Exercise description - From the line that contains "Butterfly On The Crepe Myrtle. Beach Towel" down to the last line of the entries, please return everything exactly, except the pictures.
────────────────────────────────────────
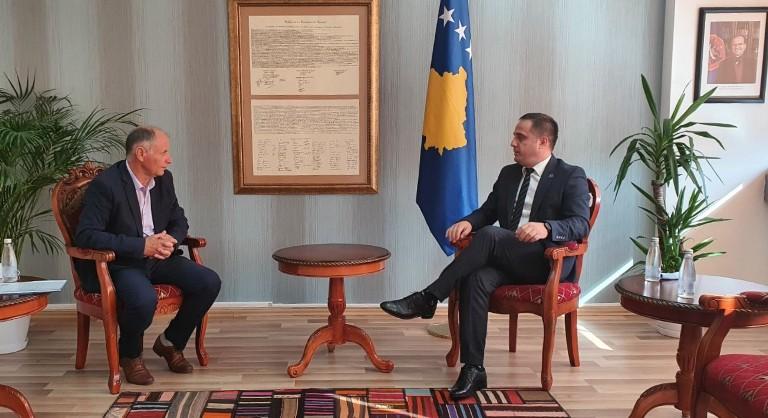 Zëvendëskryeministri Selmanaj priti në takim përfaqësues nga Qendra e Biznesit në Suharekë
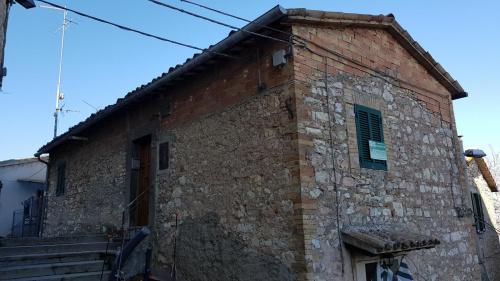Casa indipendente a Giano dell'Umbria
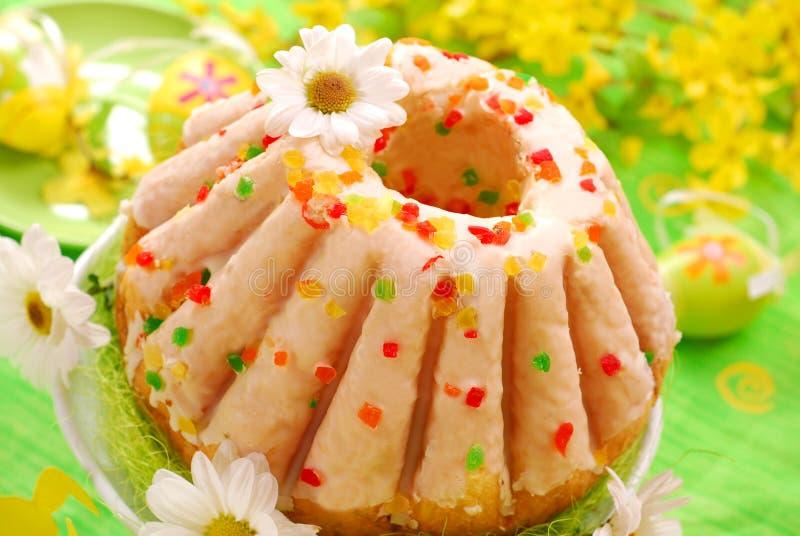 De ringscake van Pasen met glans royalty-vrije stock fotografie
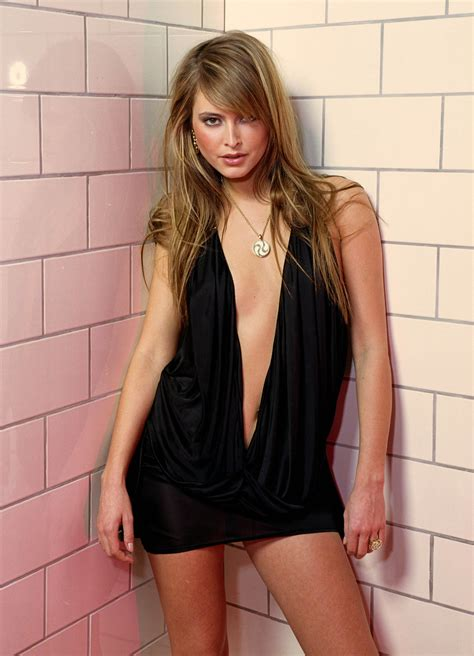 Holly Valance Photo 174 Of 270 Pics Wallpaper Photo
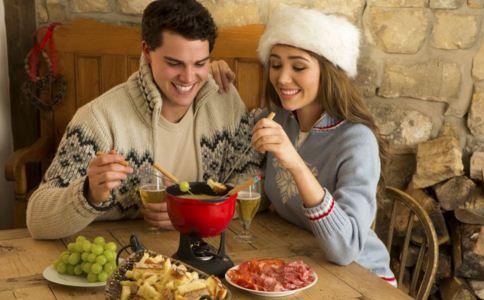 冬天吃狗肉有什么好处 女人吃狗肉有什么好处 哪些人不能吃狗肉
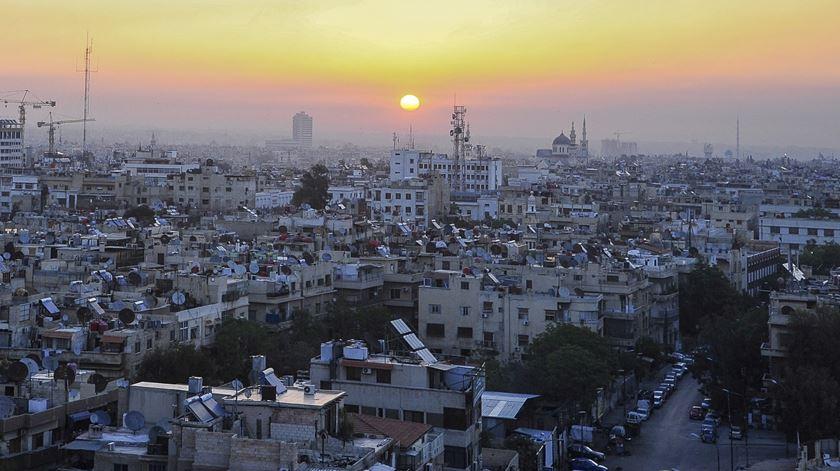 Este domingo há eleições legislativas na Síria, mas só nas áreas controladas por Damasco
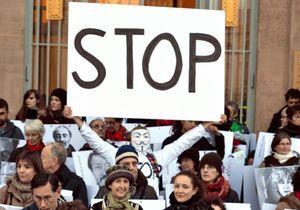 Syrie: la «vague blanche» réunit 1 millier de personnes à Paris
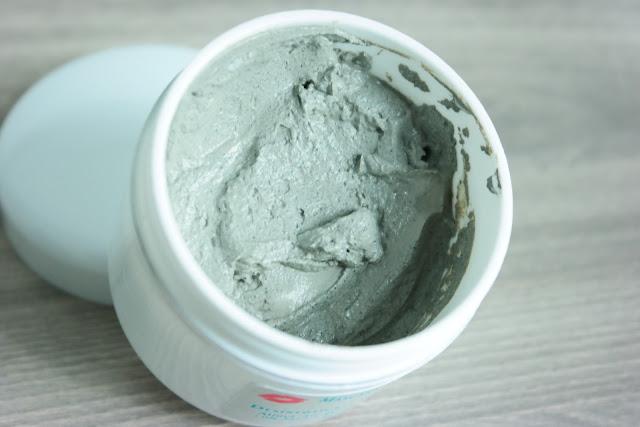 máscara facial, chá verde, skin glam, GlamGlow, esfoliação, argila verde, poros, retração de poros, manchas de pele, oleosidade, verão, cronograma, facial, tratamento, clareamento, desintoxicação,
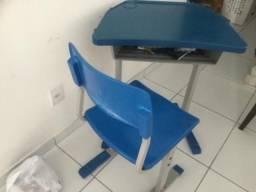 Escrivaninha de estudos azul para criança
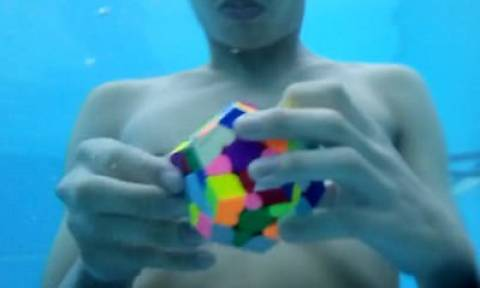 Εντυπωσιακό: Έλυσε τον κύβο Ρούμπικ κάτω από το νερό σε 89 δευτερόλεπτα!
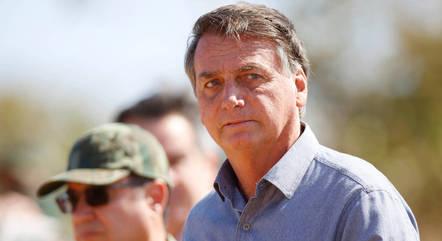 Bolsonaro durante treinamento militar em Formosa (GO)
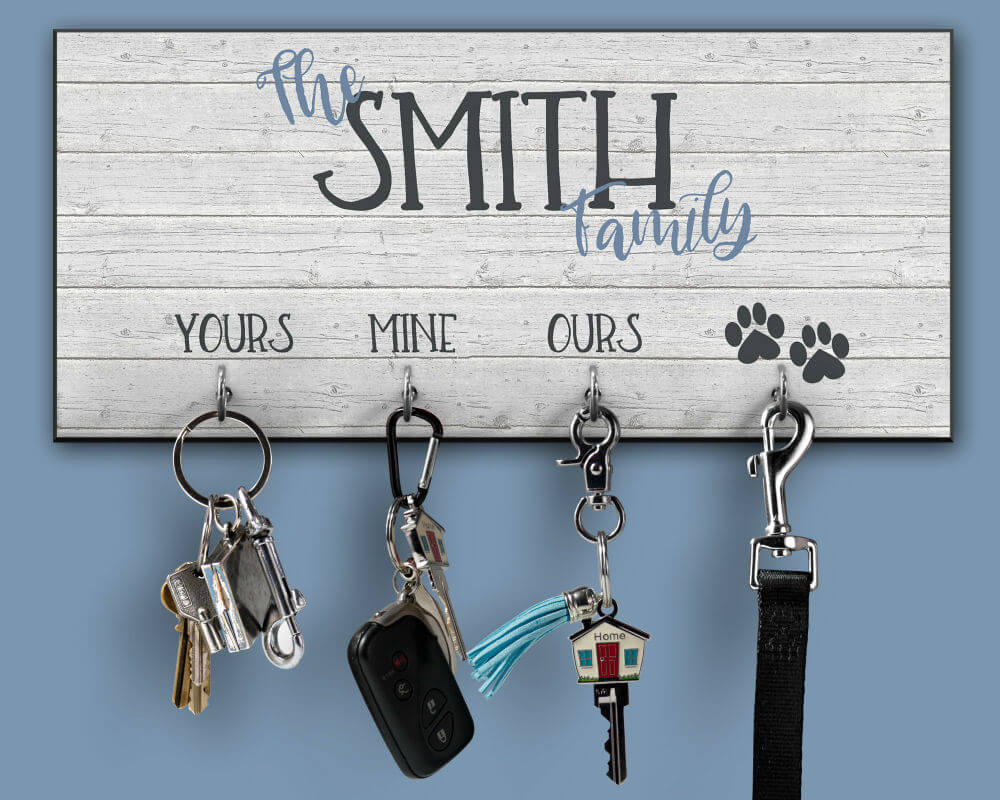 Customizable Family Entryway Key Hanger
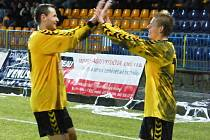 Matěji Vydrovi gratuluje po premiérové brance za druholigovou Jihlavu jeho parťák z útoku, kapitán Petr Faldyna.
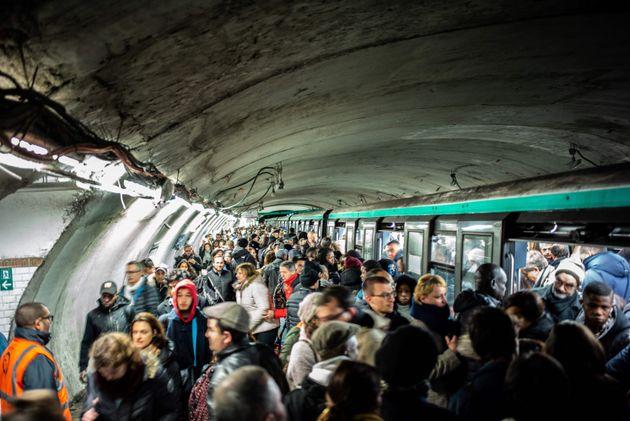 Ces scènes de cohue vue le 16 décembre dans le métro parisien pourraient se renouveler...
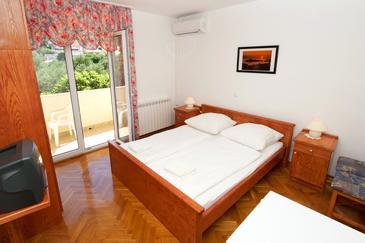 Slatine, Bedroom 1 in the room, dostupna klima i WIFI.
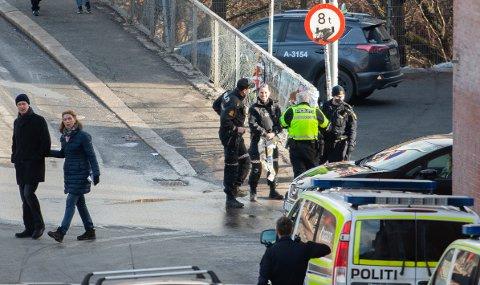 UNDERSØKELSER: Politiet gjør undersøkelser på stedet etter ulykken.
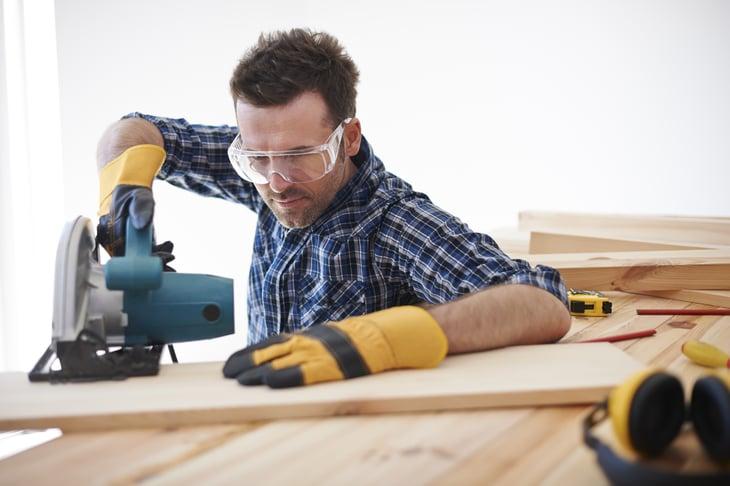 Man using skill saw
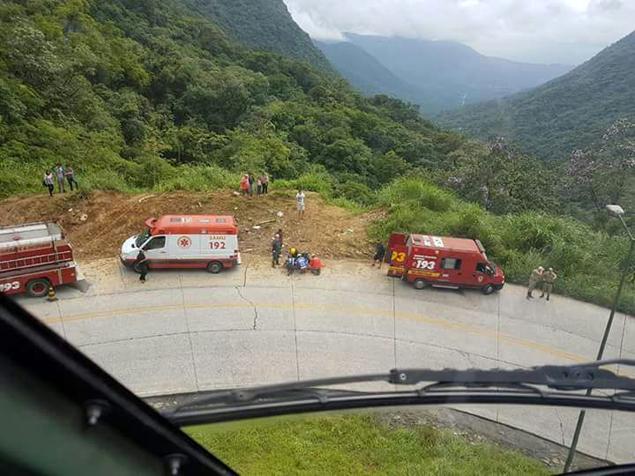Bombeiros organizam resgate de carro que caiu após curva em serra de Santa Catarina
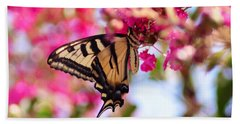 Butterfly On The Crepe Myrtle. Beach Towel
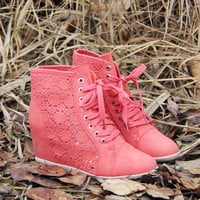 Meadow Lace Booties in Rose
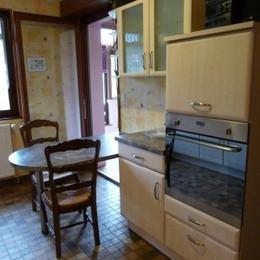 Cuisine côté four - Location de vacances - La Chapelle-aux-Bois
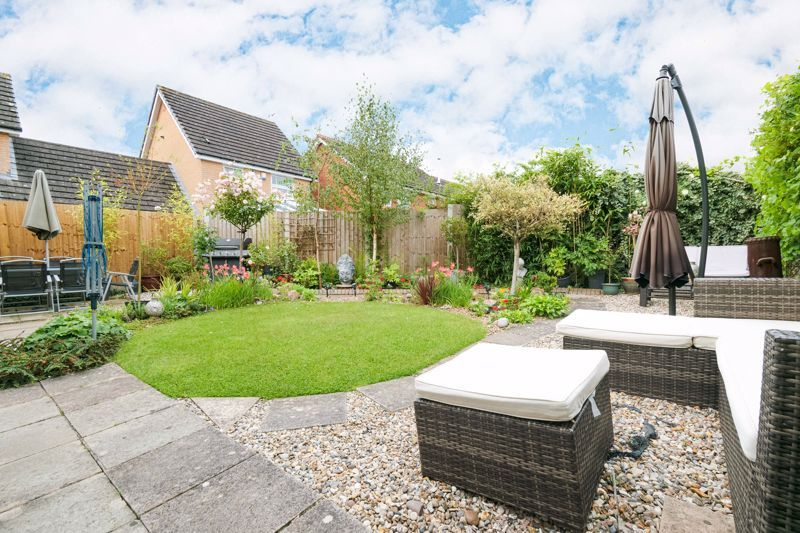 3 bed house for sale in McConnell Close 11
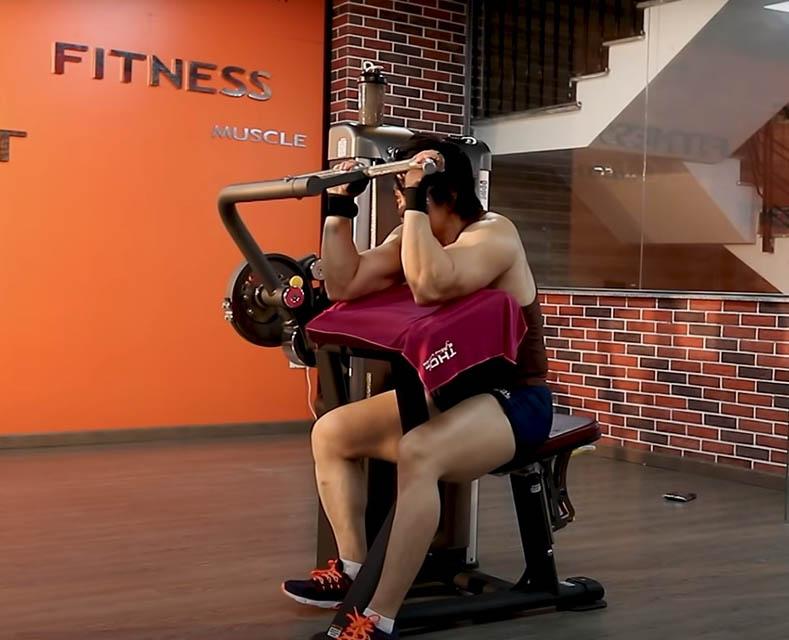 Duy Nguyễn tập tay sau trên thiết bị máy Biceps/Triceps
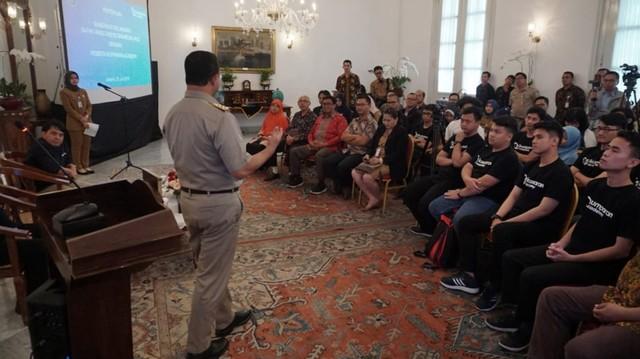 Peserta kumparan Academy Bertemu Anies Baswedan di Balai Kota (6056)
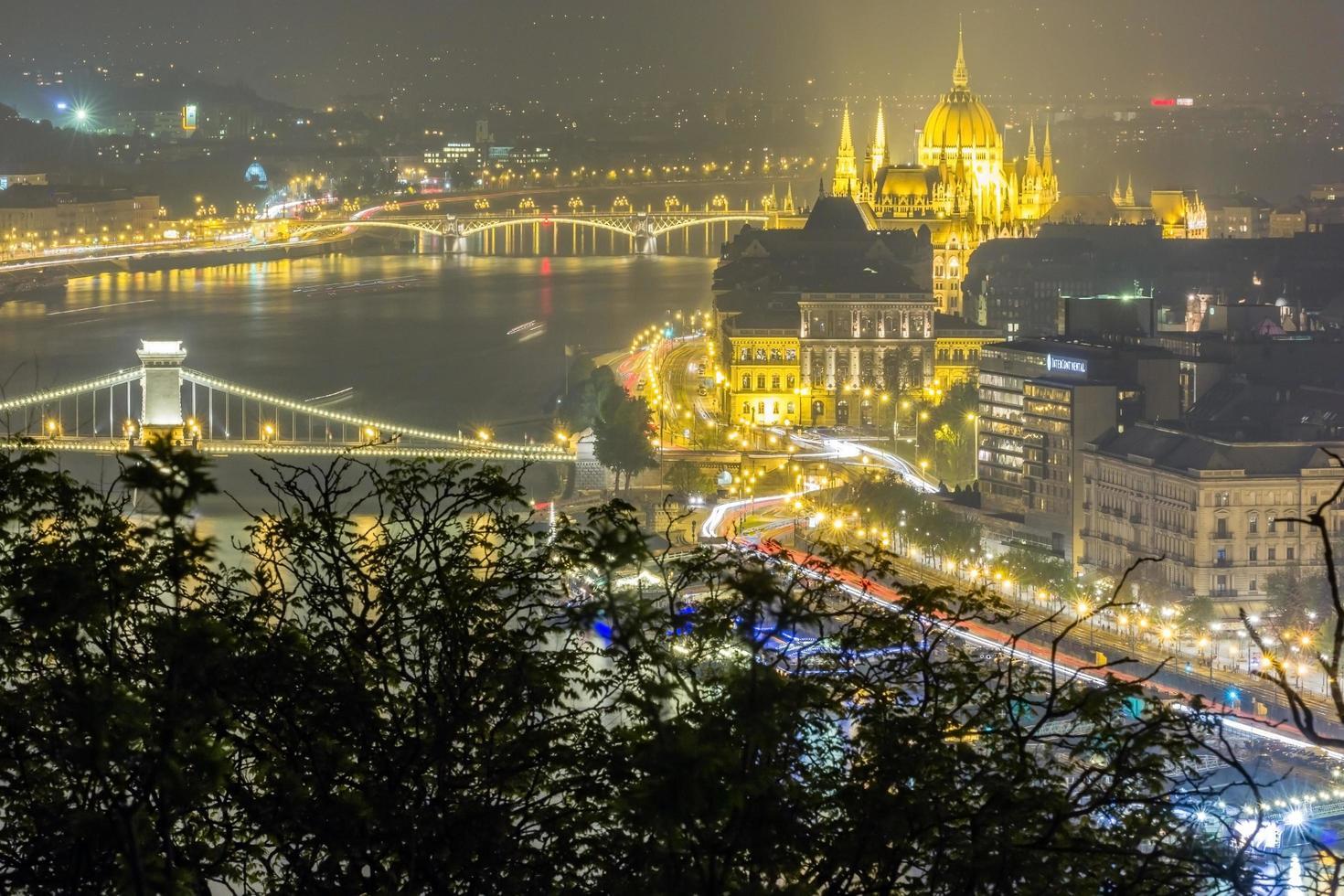Flygfoto nattvy av Budapest stad foto
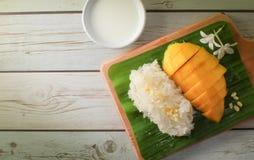 Arroz pegajoso da manga com bandeja de madeira, sobremesa tailandesa Imagem de Stock
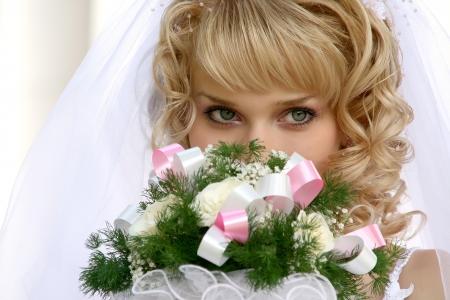 Junge schöne Braut mit blonden Haaren Standard-Bild - 13814834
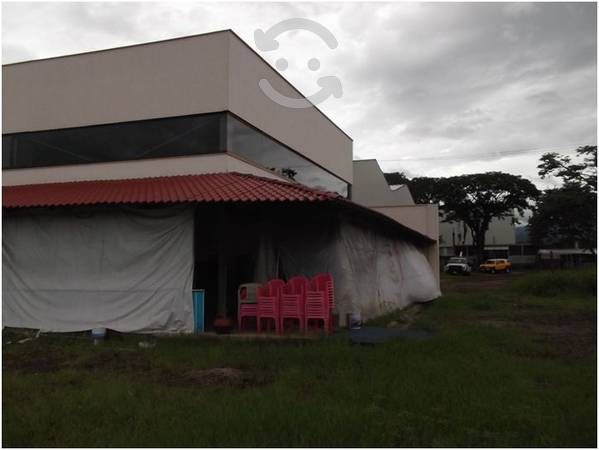 Amplio Local Comercial En Coatepec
────────────────────────────────────────
Solution below -
 Butterfly On The Crepe Myrtle. Beach Towel
 Meadow Lace Booties in Rose
 Cuisine côté four - Location de vacances - La Chapelle-aux-Bois
 3 bed house for sale in McConnell Close 11
 Duy Nguyễn tập tay sau trên thiết bị máy Biceps/Triceps
 Peserta kumparan Academy Bertemu Anies Baswedan di Balai Kota (6056)
Flygfoto nattvy av Budapest stad foto
 Arroz pegajoso da manga com bandeja de madeira, sobremesa tailandesa Imagem de Stock
 Junge schöne Braut mit blonden Haaren Standard-Bild - 13814834
 Amplio Local Comercial En Coatepec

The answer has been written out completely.